Picture of Old Bryant Home

The stores of the village boasted such wares as were then needed by those who traded there. Hides of ox and buffalo were bartered for luxuries of the times.

The Freemasons organized and owned their hall. Stores, trading posts, blacksmith shops, and the post office gradually merged into a community center.

As time went on, the people began to feel secure from the Indians, but not before many hardships had been endured. In the Indian fights Major Bryant was a trusted leader.

A brief account taken from DeShields “Border Wars of Texas,” of an Indian fight is here given.

“In 1839 maurauding (sic) bands of Indians raided the white settlements and drove away the horses, and the Marlin and Morgan families who lived near the present town of Marlin were tomahawked and scalped and their houses robbed. Then days later the Indians came again. Major Benjamin F. Bryant with 48 men took up the Indian trail and followed it. They crossed the Brazos River near where the Morgan’s lived and found a deserted Indian camp, and by trail signs they thought there were 64 Indians on horseback and some on foot. The noted chief, Jose Maria, was in command. Major Bryant was wounded in the first charge; and his men, thinking they had gotten the best of the fight that followed , were thrown into confusion by the wily old Indian chief. The Indians, making a second attack, this time Major Bryant and his men were almost routed and were hotly pursued by the Indians for four miles. Ten men were killed and five wounded. The Indians lost about as many. Subsequently, the Indian raids became more daring until later checked by a signal defeat near Little River, known as ‘Bird’s Victory.’

“The old Indian chief visited Bryant Station years afterwards and offered Bryant his pipe to smoke. Bryant insisted that Jose Maria should smoke first, as he had won the fight, and the old chief proudly followed the suggestion.”

### Task requirements:
1 - In the Bryant Station history, how many men went with Major Benjamin F. Bryant to follow the Indian trail?
2 - Resume the Bryant Station history from the point where it stops.

### Data excerpt:
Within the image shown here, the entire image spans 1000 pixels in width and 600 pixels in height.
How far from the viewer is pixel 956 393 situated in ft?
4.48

### Expected responses:
1 - 48 men.

2 -
The following is a true copy of an Indian treaty now in possession of Mrs. C. H. Slone, a great granddaughter of Colonel Bryant, whose address is Rule, Texas, addressed to the Agent of the Lipans. The spelling of the original treaty is preserved.

“To the Agent of the Lapans:


We the Chiefs of the Shawnees and delawares and quappaus have this day met the Lapans and have held a Council and made piece and hope that it will be everlasting piece as to our part wee wish piece with all nations. The Lapans wish to trade with us but we wish the concent of the Agent in this case beefore wee make annay trade with them. If it is agreeable to you, please give the Chief a permit to trade with us and all will be right with us.

Your friends and brothers

John Connore Capt
Shaunee Chief Liermie

To the Agent of the Lapans”

From the diary of A. W. Moore, a Mississippi planter, who traveled through central Texas looking for a permanent home to which he would bring his family and his slaves, the following records of a day’s stay in the neighborhood of Bryant Station is clipped:

“May 27, 1846. Traveled up the pararie to Briants (sic) 14 miles land poor and rocky for ten miles then rich and muskeet and post oak. timber mean and almost none worthless for anything but firewood. In the evening went with Bryant up the river five miles. Land rich. Timber a little better. Some fine springs of water. 1st Bottom land 2nd weed pararie, 3rd hog wallow pararie(sic) 4th Elm and Muskeet and smooth pararie (sic) land-all very rich and most of it with pebbles on surface but very little under the surface. Size from a partridge egg to the size of a child’s head. Staid all night at Bryants left on the 28th for fall of the bassos (sic) 35 miles.” (Dairy published in Southwester Quarterly, April 1927.)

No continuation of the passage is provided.